Objectives: To investigate whether epigenetic changes can modulate monocytes to produce tissue-inhibitor of metalloproteinase-1 (TIMP-1) via Fra2 (AP-1 family member), a novel downstream mediator promoting fibrogenesis. Methods: AP-1 transcription factors and TIMP-1 expression was measured in monocytes from systemic sclerosis (SSc) patients and healthy controls (HC). Involvement of Fra2 in the regulation of TIMP-1 following TLR8 agonist treatment was investigated using luciferase activity assay and ChIP analysis. Expression of TIMP-1 and Fra2 was determined in response to TLR8 treatment and different histone modifications including 3'deazaneplanocin (DZNep) and apicidin. HC fibroblasts were co-cultured with DZNep plus TLR8-treated HC monocytes. Results: Upregulation of Fra2 was detected in bleomycin-challenged mice and SSc skin biopsies. Enhanced expression of Fra2 and TIMP-1 was correlated in SSc monocytes (p=0.021). The expression of Fra1 was significantly (p=0.037) reduced in SSc monocytes. Inhibiting AP-1 activity reduced TIMP-1 production in TLR8 stimulated HC and SSc monocytes. ChIP experiments revealed binding of Fra-2 to the TIMP-1 promoter. Combination of DZNep plus TLR8 enhanced Fra2 and TIMP-1 expression in HC monocytes, whereas TLR8 plus apicidin repressed Fra2 and TIMP-1 expression. Finally, DZNep plus TLR8-treated HC monocytes induced strong production of α-SMA in dermal fibroblasts, which was inhibited by TIMP-1 blocking antibody. Conclusions: These data demonstrate a novel role of histone demethylation induced by DZNep on Fra2-mediated TIMP-1 production by monocytes in the presence of TLR8 agonist. This consequently orchestrates fibroblasts' trans-differentiation, a key event in the pathogenesis of SSc.

Citation

Ciechomska, M., O'Reilly, S., Przyborski, S., Oakley, F., Bogunia-Kubik, K., & van Laar, J. (2016).

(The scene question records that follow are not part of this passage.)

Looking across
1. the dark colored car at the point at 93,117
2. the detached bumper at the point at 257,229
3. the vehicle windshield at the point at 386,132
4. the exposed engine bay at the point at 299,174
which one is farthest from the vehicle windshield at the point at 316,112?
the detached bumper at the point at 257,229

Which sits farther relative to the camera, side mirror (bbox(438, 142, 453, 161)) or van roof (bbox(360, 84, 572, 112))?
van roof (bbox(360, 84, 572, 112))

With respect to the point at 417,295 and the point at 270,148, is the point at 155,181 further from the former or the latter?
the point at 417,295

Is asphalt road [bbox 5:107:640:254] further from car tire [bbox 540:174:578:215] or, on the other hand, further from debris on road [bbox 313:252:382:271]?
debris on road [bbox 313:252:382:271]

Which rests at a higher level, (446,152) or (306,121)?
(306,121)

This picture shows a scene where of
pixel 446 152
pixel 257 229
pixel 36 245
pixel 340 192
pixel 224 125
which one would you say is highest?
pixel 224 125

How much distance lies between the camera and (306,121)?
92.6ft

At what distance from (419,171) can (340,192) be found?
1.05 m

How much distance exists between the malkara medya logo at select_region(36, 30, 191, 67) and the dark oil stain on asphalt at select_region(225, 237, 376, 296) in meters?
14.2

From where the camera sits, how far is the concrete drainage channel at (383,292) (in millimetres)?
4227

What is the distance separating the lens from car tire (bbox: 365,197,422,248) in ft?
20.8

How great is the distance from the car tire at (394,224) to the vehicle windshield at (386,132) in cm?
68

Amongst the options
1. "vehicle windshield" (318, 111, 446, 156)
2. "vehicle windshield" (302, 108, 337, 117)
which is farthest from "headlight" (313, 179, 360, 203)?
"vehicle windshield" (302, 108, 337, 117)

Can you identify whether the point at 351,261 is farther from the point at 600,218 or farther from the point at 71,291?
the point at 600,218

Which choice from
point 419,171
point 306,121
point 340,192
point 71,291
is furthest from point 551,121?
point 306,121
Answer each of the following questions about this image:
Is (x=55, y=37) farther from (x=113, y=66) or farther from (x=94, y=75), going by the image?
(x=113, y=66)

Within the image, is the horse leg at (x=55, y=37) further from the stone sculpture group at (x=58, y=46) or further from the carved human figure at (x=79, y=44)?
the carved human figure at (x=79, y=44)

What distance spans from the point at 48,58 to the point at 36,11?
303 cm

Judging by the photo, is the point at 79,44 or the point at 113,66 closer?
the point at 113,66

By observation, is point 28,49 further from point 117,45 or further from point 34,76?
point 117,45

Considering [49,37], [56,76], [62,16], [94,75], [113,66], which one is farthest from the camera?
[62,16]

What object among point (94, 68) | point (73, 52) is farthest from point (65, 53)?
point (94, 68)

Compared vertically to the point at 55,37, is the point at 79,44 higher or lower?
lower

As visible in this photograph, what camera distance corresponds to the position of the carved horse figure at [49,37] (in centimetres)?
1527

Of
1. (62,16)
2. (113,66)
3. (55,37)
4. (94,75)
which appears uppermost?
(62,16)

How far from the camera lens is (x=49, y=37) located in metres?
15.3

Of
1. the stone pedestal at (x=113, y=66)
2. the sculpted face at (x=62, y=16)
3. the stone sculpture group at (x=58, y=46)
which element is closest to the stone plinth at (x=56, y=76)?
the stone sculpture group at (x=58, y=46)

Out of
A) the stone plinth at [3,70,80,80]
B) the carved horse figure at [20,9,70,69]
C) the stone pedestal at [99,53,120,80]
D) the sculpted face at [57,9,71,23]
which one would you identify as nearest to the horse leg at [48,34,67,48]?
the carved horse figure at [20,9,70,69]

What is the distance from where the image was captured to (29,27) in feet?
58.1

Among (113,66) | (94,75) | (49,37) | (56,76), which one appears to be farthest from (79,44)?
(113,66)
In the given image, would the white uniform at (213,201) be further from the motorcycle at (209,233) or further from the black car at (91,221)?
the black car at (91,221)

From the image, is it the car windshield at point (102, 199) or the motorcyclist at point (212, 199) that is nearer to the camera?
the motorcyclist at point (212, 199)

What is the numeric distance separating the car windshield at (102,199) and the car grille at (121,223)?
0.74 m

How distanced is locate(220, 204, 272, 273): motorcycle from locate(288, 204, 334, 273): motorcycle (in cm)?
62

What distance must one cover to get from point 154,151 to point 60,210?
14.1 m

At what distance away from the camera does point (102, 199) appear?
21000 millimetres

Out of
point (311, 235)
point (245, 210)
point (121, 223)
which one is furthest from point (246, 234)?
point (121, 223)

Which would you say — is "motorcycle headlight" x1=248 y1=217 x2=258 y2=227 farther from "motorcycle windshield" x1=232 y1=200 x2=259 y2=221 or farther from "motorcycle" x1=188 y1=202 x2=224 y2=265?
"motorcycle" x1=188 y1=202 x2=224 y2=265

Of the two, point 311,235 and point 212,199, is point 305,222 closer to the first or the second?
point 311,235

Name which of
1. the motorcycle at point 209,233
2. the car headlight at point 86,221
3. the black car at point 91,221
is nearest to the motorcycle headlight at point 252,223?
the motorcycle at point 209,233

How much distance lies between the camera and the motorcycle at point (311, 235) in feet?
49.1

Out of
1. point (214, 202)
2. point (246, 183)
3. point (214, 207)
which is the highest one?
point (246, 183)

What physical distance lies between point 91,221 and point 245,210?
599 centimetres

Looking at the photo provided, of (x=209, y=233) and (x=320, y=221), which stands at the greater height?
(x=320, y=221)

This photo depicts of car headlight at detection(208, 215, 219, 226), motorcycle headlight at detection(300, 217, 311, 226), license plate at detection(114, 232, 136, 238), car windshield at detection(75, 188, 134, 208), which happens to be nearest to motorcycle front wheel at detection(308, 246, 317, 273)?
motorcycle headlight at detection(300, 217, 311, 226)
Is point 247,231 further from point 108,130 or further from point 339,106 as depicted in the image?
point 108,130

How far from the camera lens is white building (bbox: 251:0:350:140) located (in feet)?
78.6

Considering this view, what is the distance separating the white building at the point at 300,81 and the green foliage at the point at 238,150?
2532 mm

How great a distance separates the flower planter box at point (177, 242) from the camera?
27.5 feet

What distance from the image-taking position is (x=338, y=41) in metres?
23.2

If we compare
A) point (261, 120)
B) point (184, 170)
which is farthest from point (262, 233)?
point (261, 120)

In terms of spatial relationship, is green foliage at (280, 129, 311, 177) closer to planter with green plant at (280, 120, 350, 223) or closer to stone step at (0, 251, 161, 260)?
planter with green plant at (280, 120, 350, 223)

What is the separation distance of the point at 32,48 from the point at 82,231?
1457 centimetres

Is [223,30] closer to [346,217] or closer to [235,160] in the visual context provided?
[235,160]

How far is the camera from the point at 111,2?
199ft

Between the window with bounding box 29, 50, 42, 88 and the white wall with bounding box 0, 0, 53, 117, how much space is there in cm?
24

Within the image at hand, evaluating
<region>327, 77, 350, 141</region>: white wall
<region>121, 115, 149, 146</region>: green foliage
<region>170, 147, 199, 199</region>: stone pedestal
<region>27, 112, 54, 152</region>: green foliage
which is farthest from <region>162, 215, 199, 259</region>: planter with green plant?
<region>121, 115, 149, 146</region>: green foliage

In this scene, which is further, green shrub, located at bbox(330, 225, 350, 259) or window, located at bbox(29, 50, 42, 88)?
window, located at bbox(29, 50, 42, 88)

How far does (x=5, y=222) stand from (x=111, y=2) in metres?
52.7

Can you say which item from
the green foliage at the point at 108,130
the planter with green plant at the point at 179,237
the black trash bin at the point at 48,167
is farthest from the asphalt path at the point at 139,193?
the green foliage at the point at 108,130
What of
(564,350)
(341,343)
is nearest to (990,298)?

Histone demethylation and toll‐like receptor 8–dependent cross‐talk in monocytes promotes transdifferentiation of fibroblasts in systemic sclerosis via Fra‐2. Arthritis and Rheumatology, 68(6), 1493-1504. https://doi.org/10.1002/art.39602

Journal Article Type Article
Acceptance Date Jan 14, 2016
Online Publication Date May 26, 2016
Publication Date Jun 1, 2016
Deposit Date Feb 9, 2016
Publicly Available Date Mar 29, 2024
Journal Arthritis and Rheumatology
Print ISSN 2326-5191
Electronic ISSN 2326-5205
Publisher Wiley
Peer Reviewed Peer Reviewed
Volume 68
Issue 6
Pages 1493-1504
DOI https://doi.org/10.1002/art.39602
Keywords Systemic sclerosis, Monocytes, TLR signaling, Epigenetics, TIMP-1.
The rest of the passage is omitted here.